The representation of the Sandman takes on an air of three-dimensionality in other ways as well. After the Sandman has been summoned and Burgess realizes that it is not Death as he had hoped, the Sandman is imprisoned in a glass sphere [figure 2]. Thus, images of the Sandman show him as well as reflected shadows of the scene outside the sphere. This allows for a much greater degree of depth to the image. Conversely, scenes shown from the Sandman’s point of view result in a flattening of characters. By this point in the comic, the readers have come to invest more in the Sandman’s point of view, and to relate this lack of depth in other characters to the metaphorical lack of depth within their “characters” [figure 3]. On page 30, the Sandman emerges form his glass prison in a whirl of wind, light, and clouds. The Sandman’s head is tilted backwards in a pose of strength [figure 4]. This view also has great deal of movement and color that references a three-dimensionality. Scenes of dark triumph such as this one are common in the series, and it is the specifically dark nature of the triumph that makes the process of identification with the Sandman an interesting issue. The typical comic book fan is often imagined as a teenage male experiencing the hormonal and emotional angst of adolescence. Thus, it makes sense that a lot of the Sandman’s appeal could be related to this dark triumph. It references a strength that does not necessarily remove one from their situation and symbolizes a transformation from angst to power. Sandman is thus an empowering character, and it is this image of empowerment which is created through making sense of filmic processes of scopophilic narcissism.

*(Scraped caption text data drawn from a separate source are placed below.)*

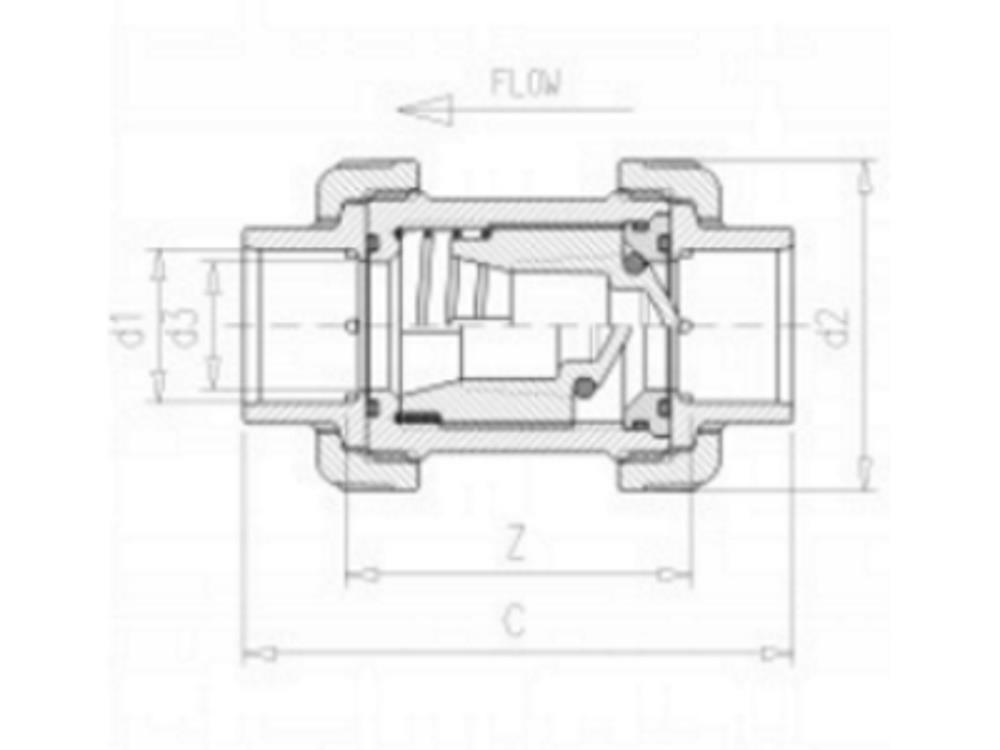 VDL Rückschlagventil + Feder 110mm VITON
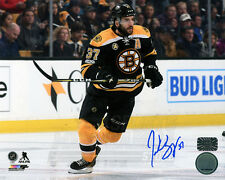 Patrice Bergeron Boston Bruins Signed Autographed Home Action 8x10 PF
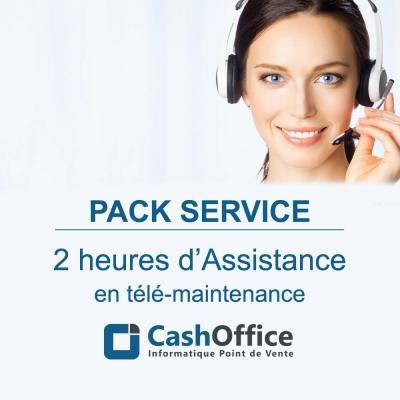 Pack de 2h d'assistance en télémaintenance-Solutions d'encaissement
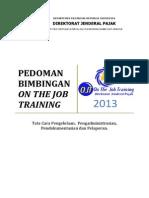 Pedoman Pembimbingan OJT Pegawai Baru 2013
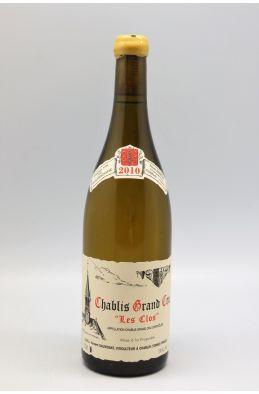 Vincent Dauvissat Chablis Grand cru Les Clos 2010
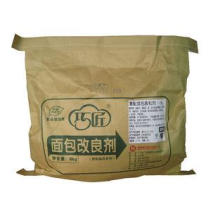 Haccp Emulsifier Bread Improver Food Grade With 2mg/Kg Arse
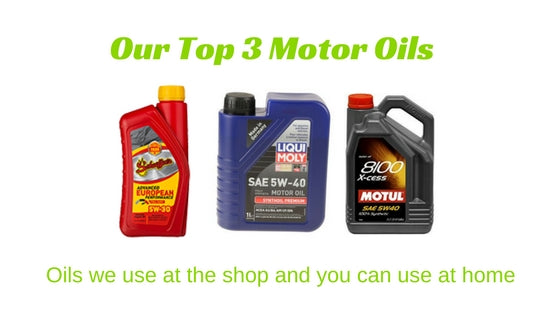 Our Top Go-To Motor Oils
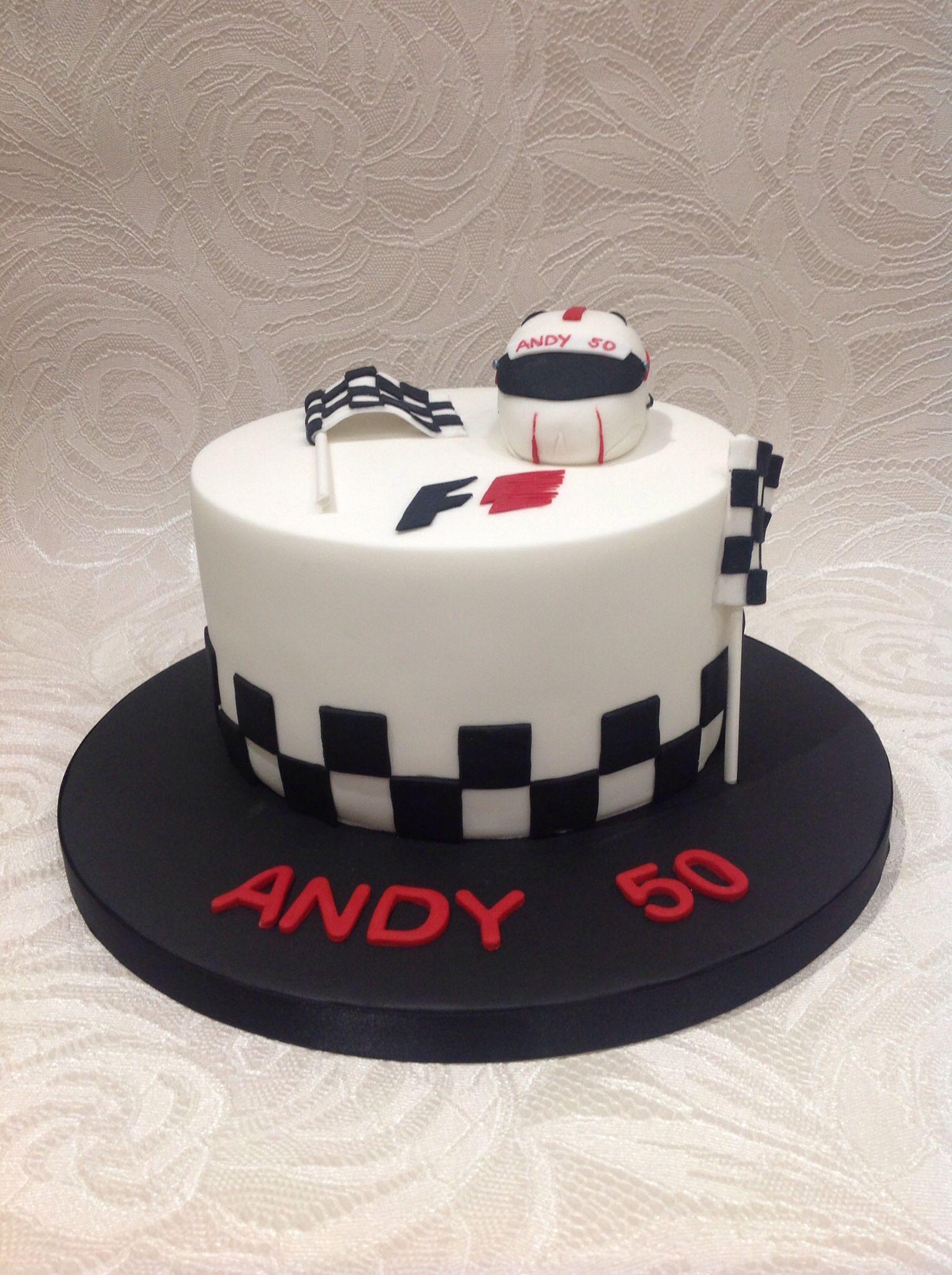 Formula One Cake Birthday Cakes For Men Man Pastries
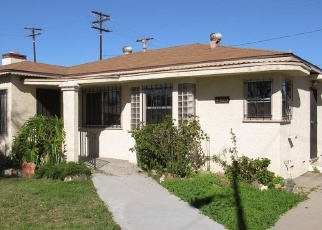Foreclosed Home in Bell 90201 BROMPTON AVE - Property ID: 4372880131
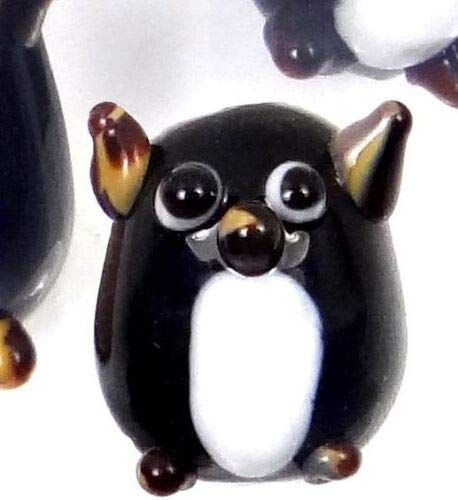 - 4 Lampwork Handmade Glass Lovely Penguin Beads 16mm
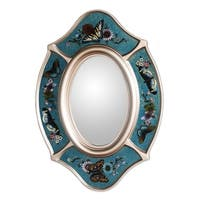 Handmade Glass 'Royal Butterfly' Mirror (Peru) - Blue - N/A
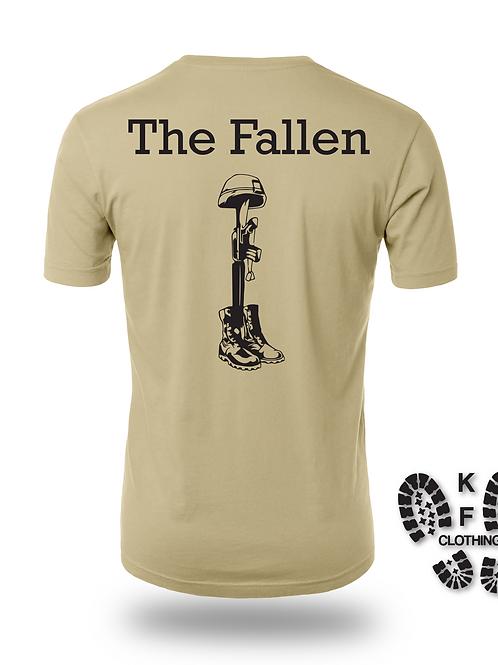 Fallen Brothers Tan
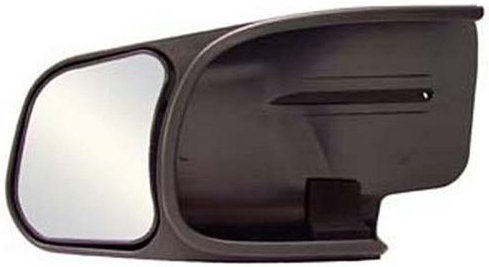 Amazon Com Cipa 10801 Chevrolet Gmc Custom Driver Side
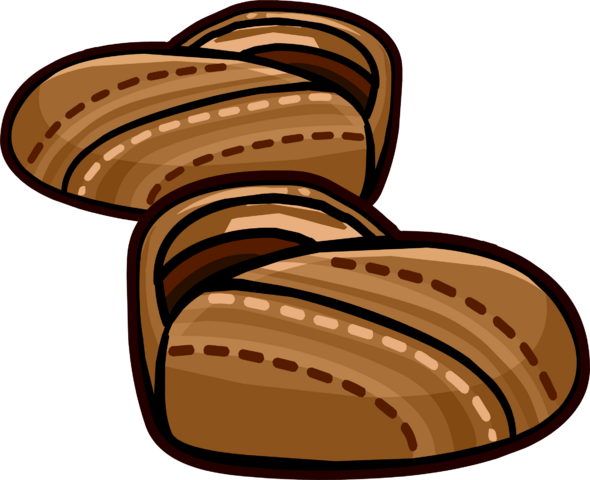 File:Brown Canvas Shoes.png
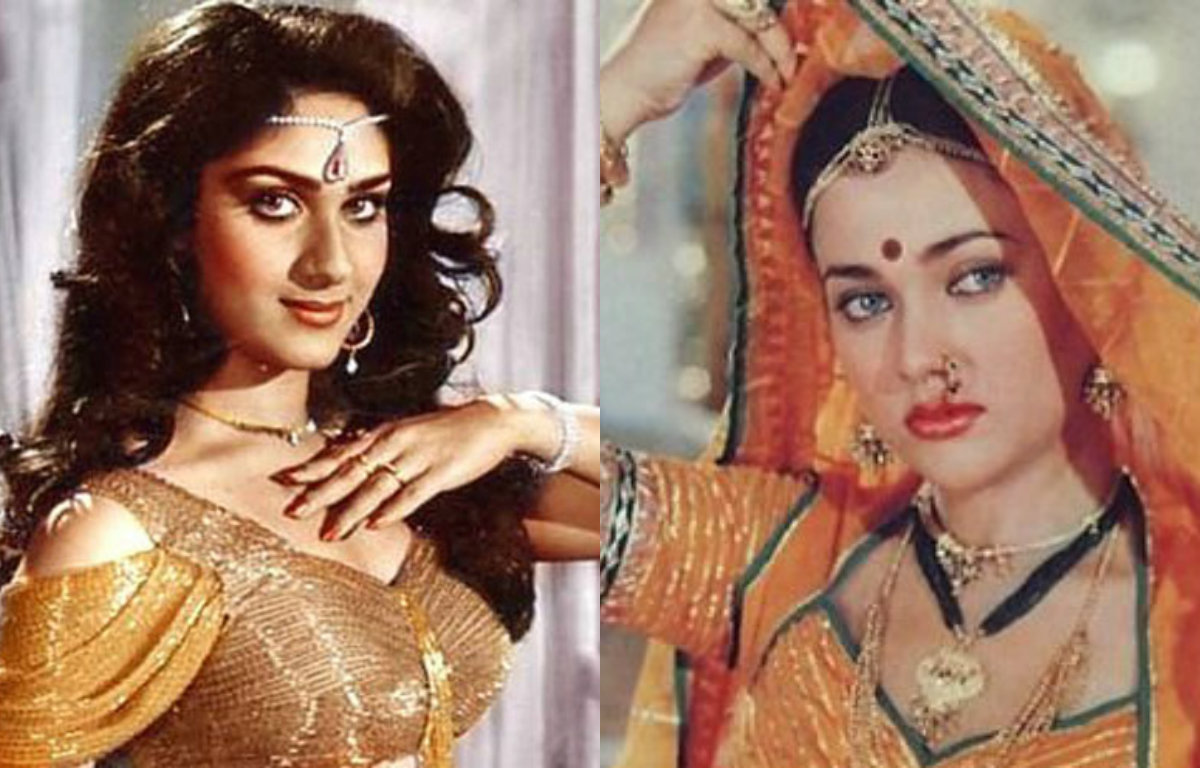 In Pictures – Bollywood Actresses who went Missing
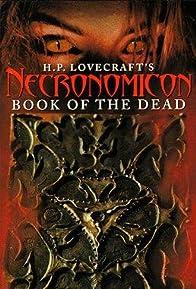 Primary photo for Necronomicon: Book of Dead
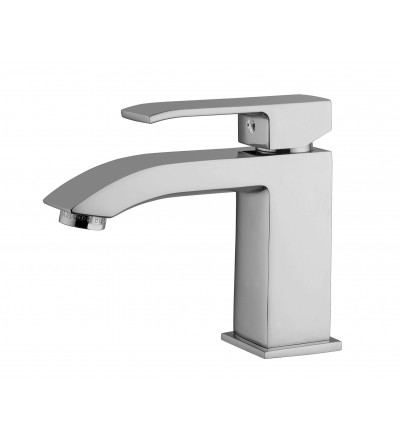 Miscelatore per lavabo in ottone Paffoni Level LES071-LES075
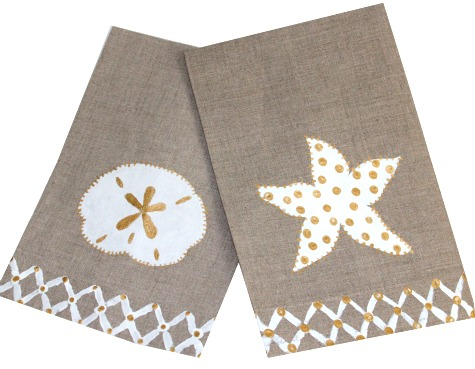 Coastal Linen Towels with Gold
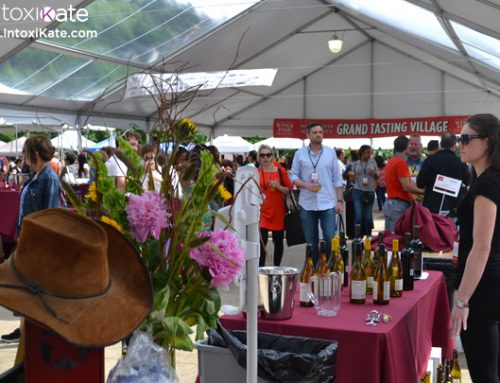 Photo Recap: Wine and Food Festival's Grand Tasting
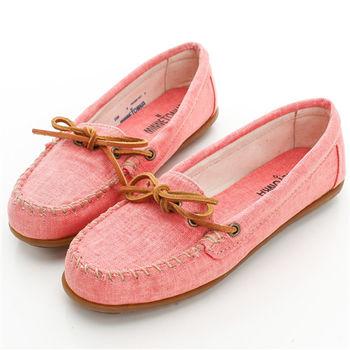 MINNETONKA帆布帆船莫卡辛 平底鞋-限量款-甜蜜粉-236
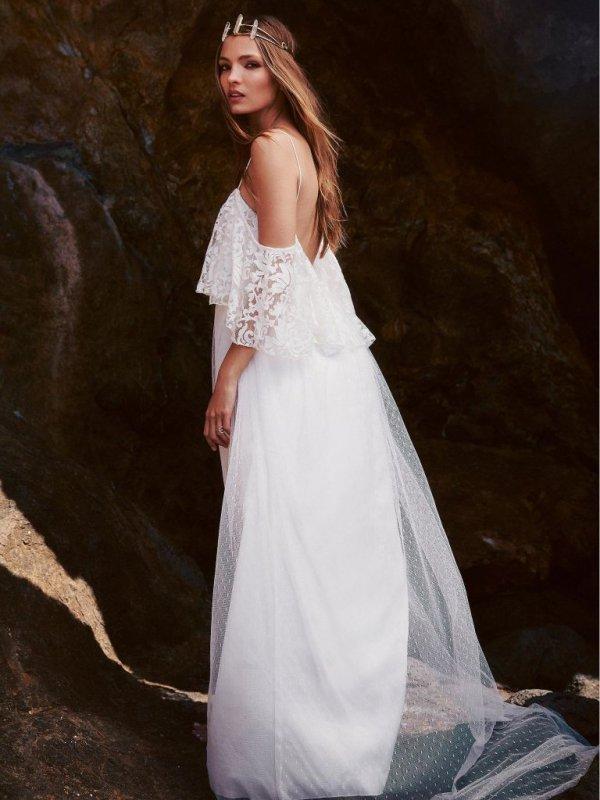 wedding dress, dress, white, clothing, bridal accessory,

Perhaps the greatest difference between a comic book and the films theorized by Laura Mulvey comes from the way in which the filmic diegesis differs from the comic book panel. Indeed, there is so much freedom in the comic book panel that it becomes difficult to know whether to consider the individual panel or the complete page (or even double page spread) as comparable to the diegesis. The Sandman masterfully works with different configurations of panels and full page artwork to create a context in which individual panels take on a greater meaning. Scott McCloud points to the way in which panel shapes control the way in which the comic book is read and understood in his book, Understanding Comics. This changes the reading experience and is often responsible for shaping the reader’s understanding of comic time. However, what remains untheorized by McCloud is the dramatic ways in which the borders and framing can connote ruptures not only in time, but in the actual understanding of the narrative. In “Sleep of the Just,” the creative uses of framing and paneling allow for a more contextual understanding of the comic book.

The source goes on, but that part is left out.